14. The road surface analysis method according to claim 13, characterized in that: The reference objects include other equipment and / or curbs.

15. The road surface analysis method according to claim 13, characterized in that: The determining of the water depth of the wading area according to the state information of the target device, the reference object association information, and the environmental perception fusion data corresponding to the wading area includes: Determining a water depth range of the wading area based on the state information of the target device, the reference object association information, and the environmental perception fusion data corresponding to the wading area; The water depth of the wading area is determined according to the water depth range.

16. The road surface analysis method according to claim 15, characterized in that: The accumulated water depth is the maximum depth in the accumulated water depth range.

17. The road surface analysis method according to claim 2, characterized in that: The environmental perception data includes first perception data and second perception data. The environmental perception fusion data corresponding to each voxel grid is obtained based on the voxel grid contained in the target environmental area and the environmental perception data belonging to each voxel grid, including: For each of the voxel grids, determining a first feature of the voxel grid based on first perception data belonging to the voxel grid, and determining a second feature of the voxel grid based on second perception data belonging to the voxel grid; The first feature and the second feature are fused to obtain a fused feature corresponding to the voxel grid, and the fused feature is used as the environment perception fusion data of the voxel grid.

18. The road surface analysis method according to claim 17, characterized in that: The second perception data belonging to the voxel grid is determined based on the first perception data belonging to the voxel grid and the corresponding relationship between the data points corresponding to the first perception data and the data points corresponding to the second perception data.

19. The road surface analysis method according to claim 18, characterized in that: The step of determining the correspondence between the data points corresponding to the first perception data and the data points corresponding to the second perception data includes: Projecting each data point in the first perception data onto a plane corresponding to the second perception data to obtain a projection point of each data point; Build correspondences for data points with the same location information but from different sensory data.

20. The road surface analysis method according to any one of claims 1 to 19, characterized in that: The at least two types of environmental perception data include radar detection data and visual detection data.

21. A controller, characterized in that: The method comprises one or more processors and a memory, wherein the memory stores a computer program, and when the computer program is executed by the processor, the processor executes the steps of the road surface analysis method according to any one of claims 1 to 20.

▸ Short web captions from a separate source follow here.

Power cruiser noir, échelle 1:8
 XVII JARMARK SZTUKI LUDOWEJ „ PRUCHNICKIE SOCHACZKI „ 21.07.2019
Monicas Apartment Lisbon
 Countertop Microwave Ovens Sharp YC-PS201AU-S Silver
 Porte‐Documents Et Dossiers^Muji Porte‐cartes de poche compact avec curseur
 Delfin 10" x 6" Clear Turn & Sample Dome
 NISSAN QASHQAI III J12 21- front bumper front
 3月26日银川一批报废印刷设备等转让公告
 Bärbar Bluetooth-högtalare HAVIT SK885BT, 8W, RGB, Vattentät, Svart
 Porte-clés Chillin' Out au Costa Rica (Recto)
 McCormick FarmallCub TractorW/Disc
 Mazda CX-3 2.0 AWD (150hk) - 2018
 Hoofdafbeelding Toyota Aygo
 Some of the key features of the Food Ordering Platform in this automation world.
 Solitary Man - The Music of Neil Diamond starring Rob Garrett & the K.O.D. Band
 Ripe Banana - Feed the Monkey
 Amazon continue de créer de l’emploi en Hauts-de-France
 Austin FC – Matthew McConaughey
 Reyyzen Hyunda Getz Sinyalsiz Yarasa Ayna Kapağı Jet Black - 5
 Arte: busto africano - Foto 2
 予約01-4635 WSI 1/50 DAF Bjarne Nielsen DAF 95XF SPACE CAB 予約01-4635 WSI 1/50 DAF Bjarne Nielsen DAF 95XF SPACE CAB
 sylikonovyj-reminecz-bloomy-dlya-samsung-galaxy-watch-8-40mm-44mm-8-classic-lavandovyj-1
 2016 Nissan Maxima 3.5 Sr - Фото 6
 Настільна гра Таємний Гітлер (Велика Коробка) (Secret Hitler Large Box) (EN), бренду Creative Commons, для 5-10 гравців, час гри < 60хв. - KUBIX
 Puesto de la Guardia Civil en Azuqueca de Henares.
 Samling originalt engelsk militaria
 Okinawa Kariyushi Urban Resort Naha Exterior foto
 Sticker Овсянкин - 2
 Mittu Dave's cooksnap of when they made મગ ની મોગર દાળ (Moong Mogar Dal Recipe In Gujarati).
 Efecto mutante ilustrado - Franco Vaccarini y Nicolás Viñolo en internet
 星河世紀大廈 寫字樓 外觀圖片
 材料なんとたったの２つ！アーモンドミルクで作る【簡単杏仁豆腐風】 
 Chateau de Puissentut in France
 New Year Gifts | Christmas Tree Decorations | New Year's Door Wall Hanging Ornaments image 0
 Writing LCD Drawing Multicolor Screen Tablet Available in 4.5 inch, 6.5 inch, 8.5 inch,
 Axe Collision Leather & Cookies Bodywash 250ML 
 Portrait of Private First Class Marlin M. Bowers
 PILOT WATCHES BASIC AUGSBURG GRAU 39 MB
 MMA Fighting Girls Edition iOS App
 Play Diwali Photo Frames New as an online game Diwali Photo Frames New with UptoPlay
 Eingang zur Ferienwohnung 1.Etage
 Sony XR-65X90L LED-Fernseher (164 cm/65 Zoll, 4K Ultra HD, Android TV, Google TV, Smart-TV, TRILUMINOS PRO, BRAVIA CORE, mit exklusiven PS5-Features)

22. A storage medium, characterized in that The method comprises a computer program, which is used to cause the controller to perform the steps of the road surface analysis method according to any one of claims 1 to 20 when the computer program is run on the controller.

23. A computer program product, characterized in that The method comprises a computer program or instructions, which implements the steps of the road surface analysis method according to any one of claims 1 to 20 when executed by a processor.

24. A target device, characterized in that The target device includes the controller according to claim 21.

25. The target device according to claim 24, characterized in that The target device includes a vehicle.